Die Mitbestimmung in der Justiz soll weiter ausgebaut werden. Nachdem mit dem neuen Landesrichter- und -staatsanwaltsgesetz vom Mai dieses Jahres bereits die Mitbestimmungsrechte in personellen Angelegenheiten erweitert wurden, soll sich nun eine Stärkung der Beteiligung der Richterinnen und Richter sowie der Staatsanwältinnen und Staatsanwälte in allgemeinen und sozialen Angelegenheiten anschließen.

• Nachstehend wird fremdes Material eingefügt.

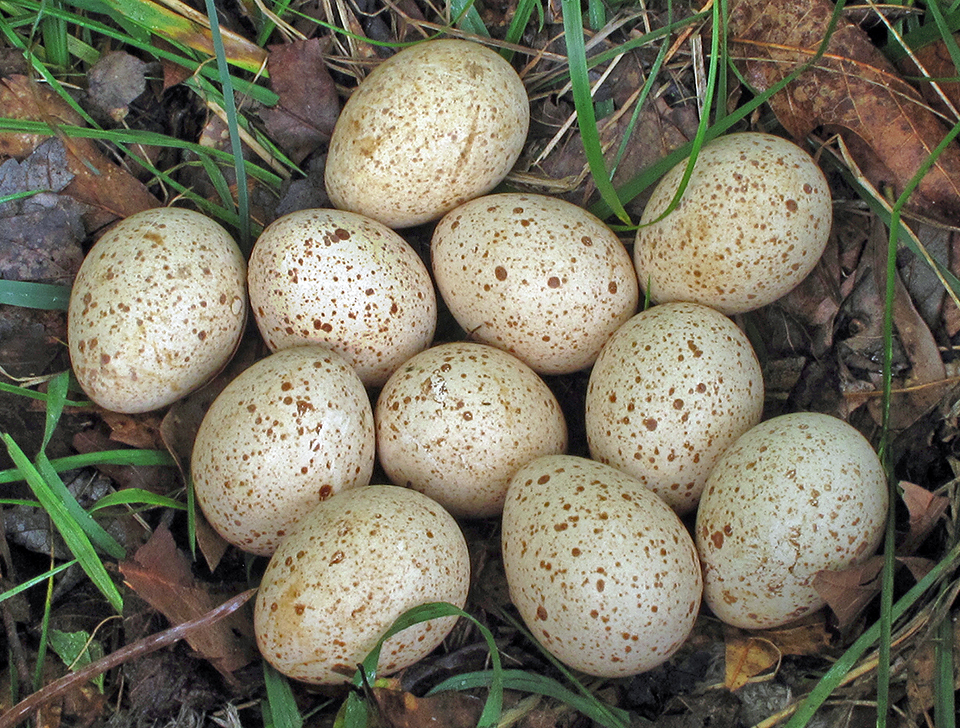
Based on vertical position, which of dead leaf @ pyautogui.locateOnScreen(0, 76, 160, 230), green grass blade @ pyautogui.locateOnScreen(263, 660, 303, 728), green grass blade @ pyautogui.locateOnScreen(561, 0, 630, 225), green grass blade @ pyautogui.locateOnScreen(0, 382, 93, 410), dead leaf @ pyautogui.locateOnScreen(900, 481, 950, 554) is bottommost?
green grass blade @ pyautogui.locateOnScreen(263, 660, 303, 728)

Justizminister Rainer Stickelberger legte heute Eckpunkte für eine Gesetzesänderung vor. „Damit gehen wir einen weiteren großen Schritt auf dem Weg in Richtung mehr Mitbestimmung, wie wir uns das mit dem Koalitionsvertrag vorgenommen haben“, sagte er. In den kommenden Wochen haben Richterinnen und Richter sowie Staatsanwältinnen und Staatsanwälte in Baden-Württemberg Gelegenheit, zu den Eckpunkten Stellung zu nehmen.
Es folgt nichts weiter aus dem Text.